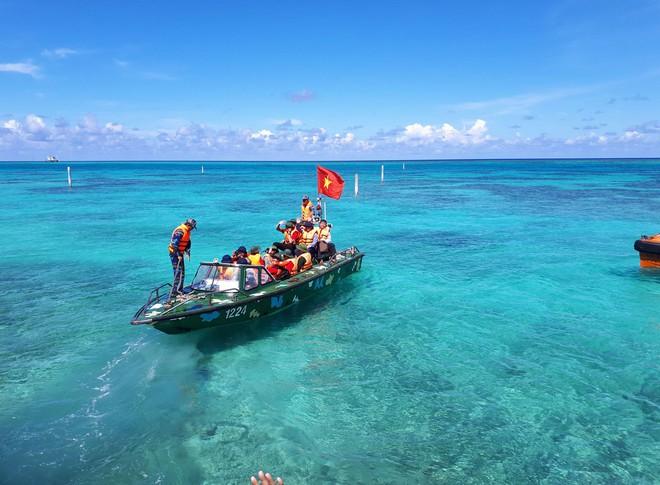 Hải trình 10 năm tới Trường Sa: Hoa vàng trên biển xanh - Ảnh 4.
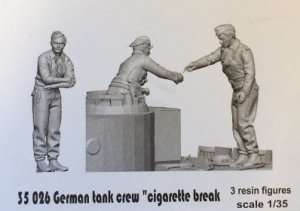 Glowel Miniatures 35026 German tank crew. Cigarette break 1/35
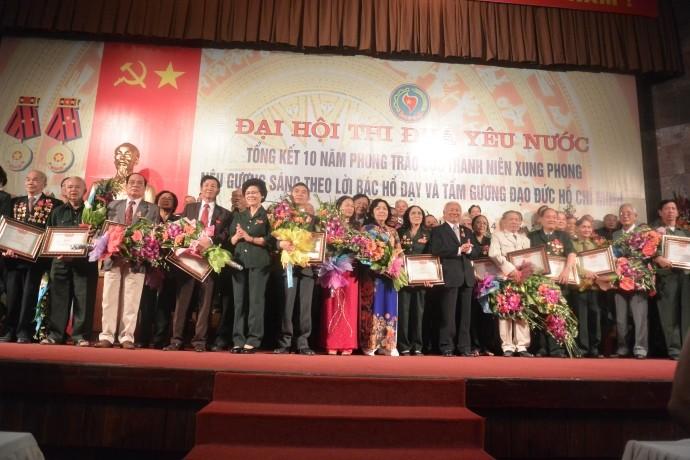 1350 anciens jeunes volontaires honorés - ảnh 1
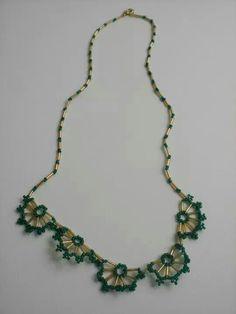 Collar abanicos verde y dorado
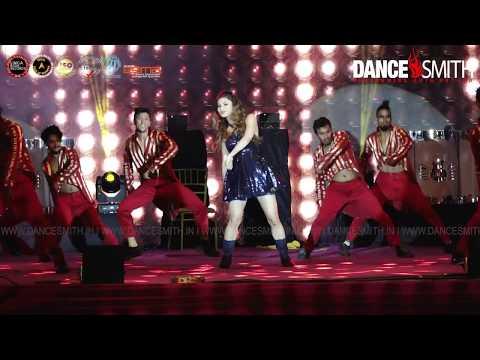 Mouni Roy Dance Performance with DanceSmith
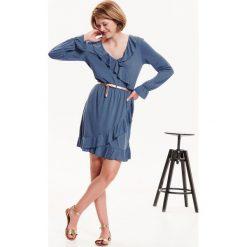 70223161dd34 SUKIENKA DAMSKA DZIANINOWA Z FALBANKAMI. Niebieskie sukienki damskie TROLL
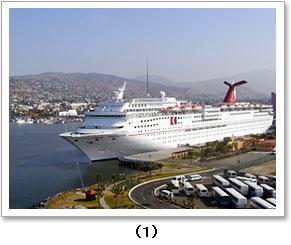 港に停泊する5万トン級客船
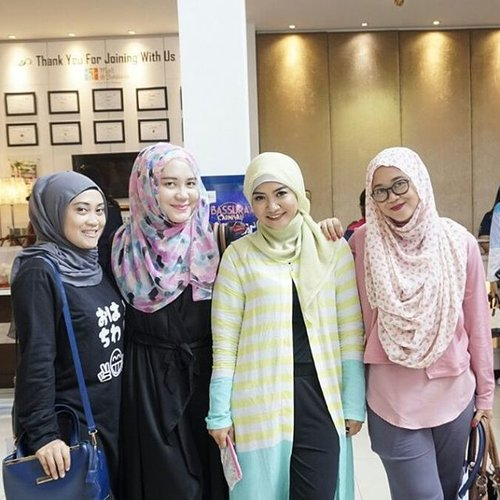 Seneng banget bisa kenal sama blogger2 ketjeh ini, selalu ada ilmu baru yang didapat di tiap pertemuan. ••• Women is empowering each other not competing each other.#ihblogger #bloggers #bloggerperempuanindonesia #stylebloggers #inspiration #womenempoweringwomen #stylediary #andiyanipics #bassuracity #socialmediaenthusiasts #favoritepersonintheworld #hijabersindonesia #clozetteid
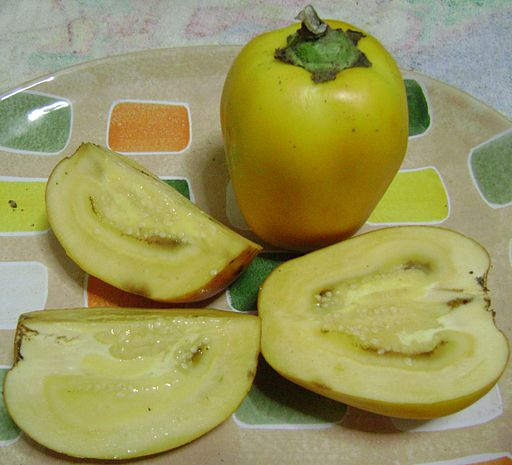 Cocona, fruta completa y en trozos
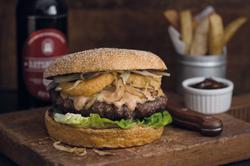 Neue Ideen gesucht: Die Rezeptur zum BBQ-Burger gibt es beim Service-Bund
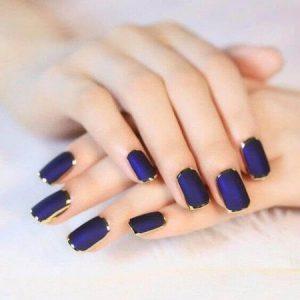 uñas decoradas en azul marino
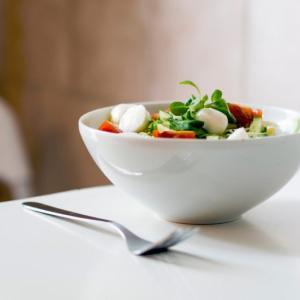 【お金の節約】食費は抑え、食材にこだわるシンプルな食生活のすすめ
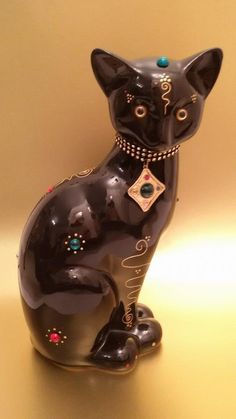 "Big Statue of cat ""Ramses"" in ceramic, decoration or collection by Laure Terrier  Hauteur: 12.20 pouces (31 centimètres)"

##############################

Nothing but an exact repeat of the records, pictures excluded, belongs in the answer.

 Hải trình 10 năm tới Trường Sa: Hoa vàng trên biển xanh - Ảnh 4.
 Glowel Miniatures 35026 German tank crew. Cigarette break 1/35
 1350 anciens jeunes volontaires honorés - ảnh 1
 Collar abanicos verde y dorado
 Mouni Roy Dance Performance with DanceSmith
 70223161dd34 SUKIENKA DAMSKA DZIANINOWA Z FALBANKAMI. Niebieskie sukienki damskie TROLL
 港に停泊する5万トン級客船
 Seneng banget bisa kenal sama blogger2 ketjeh ini, selalu ada ilmu baru yang didapat di tiap pertemuan. ••• Women is empowering each other not competing each other.#ihblogger #bloggers #bloggerperempuanindonesia #stylebloggers #inspiration #womenempoweringwomen #stylediary #andiyanipics #bassuracity #socialmediaenthusiasts #favoritepersonintheworld #hijabersindonesia #clozetteid
 Cocona, fruta completa y en trozos
 Neue Ideen gesucht: Die Rezeptur zum BBQ-Burger gibt es beim Service-Bund
 uñas decoradas en azul marino
 【お金の節約】食費は抑え、食材にこだわるシンプルな食生活のすすめ
 "Big Statue of cat ""Ramses"" in ceramic, decoration or collection by Laure Terrier  Hauteur: 12.20 pouces (31 centimètres)"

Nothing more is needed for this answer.